- [PROBLEM DETAILS] Reproduce word for word the passage of the issue thread that starts at "With https://github.com/NixOS/nix/pull/8369 the" and stops after "more exciting chagnes!".

- [TEXT SHOWN]
[Start of Attachment]

This issue has been mentioned on NixOS Discourse. There might be relevant details there:

https://discourse.nixos.org/t/zurich-23-05-zhf-hackathon-and-workshop-report/29093/1

tomberek commented 1 year ago

With https://github.com/NixOS/nix/pull/8369 the largest pieces of internal re-configuring are done. This means the internal representations are ready to accommodate the user-facing changes of a new primop: https://github.com/NixOS/nix/pull/8813

Stay tuned for more exciting chagnes!

nixos-discourse commented 1 year ago

This issue has been mentioned on NixOS Discourse. There might be relevant details there:

https://discourse.nixos.org/t/2023-08-25-nix-team-meeting-minutes-82/32283/1

nixos-discourse commented 1 year ago

This issue has been mentioned on NixOS Discourse. There might be relevant details there:

https://discourse.nixos.org/t/nixcon-governance-workshop/32705/9

roberth commented 8 months ago

If a dynamic derivation A performs nix derivation add B, does that create a "deriver" relation between two .drv store paths? Technically it could, but I don't think it should, because

So while we could consider such deriver rows to be valid, adding them consistently is probably more trouble than it's worth.

[End of Attachment]

- [INFORMATION PROVIDED]

[Start of Attachment]

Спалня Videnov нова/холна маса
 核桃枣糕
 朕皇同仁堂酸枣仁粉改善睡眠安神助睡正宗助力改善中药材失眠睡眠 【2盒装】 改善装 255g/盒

[End of Attachment]

- [ANSWER TO THIS PROBLEM]
With https://github.com/NixOS/nix/pull/8369 the largest pieces of internal re-configuring are done. This means the internal representations are ready to accommodate the user-facing changes of a new primop: https://github.com/NixOS/nix/pull/8813

Stay tuned for more exciting chagnes!